At minimum, implementation stories should consider tests or manual validation for:

* CSV upload success path.
* CSV validation failure path.
* Import job creation.
* Row-level import error capture.
* Product normalization.
* Attribute normalization.
* Single-product categorization.
* Batch categorization.
* Confidence threshold handling.
* Akeneo Collaborative Workflow submission and approval-outcome handling.
* Database error handling.
* API response shape consistency.

## 14. BMAD Agent Guidance

### Analyst / PM

Focus on operational workflows, data quality problems, Akeneo Collaborative Workflow routing, confidence thresholds, and auditability. Avoid vague AI promises. Requirements should clearly identify what data is used, what decisions are automated, what is submitted to Akeneo, and what requires Akeneo approval.

### Architect

Respect the preferred stack: PostgreSQL, PHP, HTML, CSS, JavaScript, TypeScript only where it adds clear value, and Python for data processing/AI/ML/batch work where it is the better tool. Do not introduce unnecessary frameworks, Node/Express services, frontend frameworks, or cloud services unless explicitly justified by the story. Prioritize maintainability, auditability, and clear data flow.

### Scrum Master

Stories should be small enough to implement safely. Each story should include acceptance criteria covering data integrity, errors, Akeneo workflow submission behavior, and approval-outcome handling.

### Developer

Follow existing patterns before introducing new ones. Preserve database auditability. Do not bypass confidence threshold rules or Akeneo Collaborative Workflow requirements. Do not create destructive operations without explicit acceptance criteria.

### QA

Review for data integrity, edge cases, import failures, threshold behavior, security, Akeneo workflow routing, and whether evidence is sufficient for an Akeneo workflow reviewer to trust or reject a prediction.

## 15. Definition of Done

A story is not complete unless:

* The implemented behavior matches the acceptance criteria.
* Input validation is handled.
* Errors are visible enough to troubleshoot.
* Relevant database changes are documented.
* Confidence and Akeneo Collaborative Workflow rules are preserved.
* UI changes remain minimal and clear.
* No secrets or unsafe assumptions are introduced.
* Manual test steps are provided when automated tests are not included.

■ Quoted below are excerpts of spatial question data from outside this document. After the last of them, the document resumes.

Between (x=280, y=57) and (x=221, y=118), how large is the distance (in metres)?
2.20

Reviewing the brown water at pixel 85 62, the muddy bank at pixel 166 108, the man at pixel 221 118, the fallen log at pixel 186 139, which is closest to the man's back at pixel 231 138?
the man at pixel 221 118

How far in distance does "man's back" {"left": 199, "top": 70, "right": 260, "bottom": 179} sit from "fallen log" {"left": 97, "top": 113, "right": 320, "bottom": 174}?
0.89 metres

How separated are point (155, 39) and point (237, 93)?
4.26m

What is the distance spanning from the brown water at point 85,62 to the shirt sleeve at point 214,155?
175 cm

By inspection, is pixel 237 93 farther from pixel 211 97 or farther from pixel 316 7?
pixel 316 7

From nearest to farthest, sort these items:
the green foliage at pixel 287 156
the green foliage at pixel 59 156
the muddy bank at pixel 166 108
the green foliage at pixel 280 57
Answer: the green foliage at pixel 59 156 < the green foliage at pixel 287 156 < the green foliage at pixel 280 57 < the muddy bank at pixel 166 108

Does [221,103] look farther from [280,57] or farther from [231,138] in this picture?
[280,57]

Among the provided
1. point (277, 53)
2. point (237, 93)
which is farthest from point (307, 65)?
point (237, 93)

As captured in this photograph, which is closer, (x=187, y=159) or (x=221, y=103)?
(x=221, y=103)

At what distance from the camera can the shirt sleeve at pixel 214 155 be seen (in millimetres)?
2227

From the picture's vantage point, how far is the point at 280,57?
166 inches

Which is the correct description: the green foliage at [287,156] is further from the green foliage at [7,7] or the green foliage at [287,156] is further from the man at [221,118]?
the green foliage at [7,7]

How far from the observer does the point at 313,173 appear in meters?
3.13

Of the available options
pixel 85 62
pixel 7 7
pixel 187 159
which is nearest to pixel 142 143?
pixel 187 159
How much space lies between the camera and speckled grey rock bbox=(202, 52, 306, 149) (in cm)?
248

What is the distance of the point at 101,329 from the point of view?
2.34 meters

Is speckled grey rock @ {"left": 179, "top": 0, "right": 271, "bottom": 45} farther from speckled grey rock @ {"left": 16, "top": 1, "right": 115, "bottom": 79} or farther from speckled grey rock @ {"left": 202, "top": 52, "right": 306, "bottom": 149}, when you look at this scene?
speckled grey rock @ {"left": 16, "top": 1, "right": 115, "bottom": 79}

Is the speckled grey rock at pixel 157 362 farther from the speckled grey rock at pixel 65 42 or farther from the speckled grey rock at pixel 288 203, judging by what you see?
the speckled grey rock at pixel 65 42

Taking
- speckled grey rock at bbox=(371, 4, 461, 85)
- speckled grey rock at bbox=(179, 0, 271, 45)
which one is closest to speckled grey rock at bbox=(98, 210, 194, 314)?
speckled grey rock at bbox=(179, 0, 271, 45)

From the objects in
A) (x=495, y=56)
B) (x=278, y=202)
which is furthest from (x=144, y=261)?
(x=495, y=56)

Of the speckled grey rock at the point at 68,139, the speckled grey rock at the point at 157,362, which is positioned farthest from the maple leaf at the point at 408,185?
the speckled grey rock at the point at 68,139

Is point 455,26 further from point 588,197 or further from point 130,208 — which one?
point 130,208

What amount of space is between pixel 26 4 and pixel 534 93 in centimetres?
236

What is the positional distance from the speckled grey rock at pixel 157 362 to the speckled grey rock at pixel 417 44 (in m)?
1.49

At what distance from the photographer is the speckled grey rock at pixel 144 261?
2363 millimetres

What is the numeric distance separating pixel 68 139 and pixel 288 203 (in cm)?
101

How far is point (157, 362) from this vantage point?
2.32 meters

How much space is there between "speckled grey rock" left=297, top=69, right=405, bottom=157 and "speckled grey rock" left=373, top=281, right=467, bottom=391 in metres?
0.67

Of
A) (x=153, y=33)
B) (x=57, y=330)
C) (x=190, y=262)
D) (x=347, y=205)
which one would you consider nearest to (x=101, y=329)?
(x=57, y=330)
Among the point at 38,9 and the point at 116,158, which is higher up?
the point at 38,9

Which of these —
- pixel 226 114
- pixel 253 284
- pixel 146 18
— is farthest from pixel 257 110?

## 16. Open Questions / To Confirm

* Exact project name to use throughout BMAD documents.
* Final confidence threshold policy after initial `90%` starting point.
* Whether categorization recommendations should be pushed directly to Akeneo through the API or staged in an intermediate export file first.
* Whether Akeneo Collaborative Workflow can support the desired bulk review/approval process.
* Whether rejected or corrected Akeneo workflow decisions should be used as training/evidence feedback.
* Which Akeneo users/roles are allowed to approve category assignments in Collaborative Workflow.
* Required retention period for import files and job logs.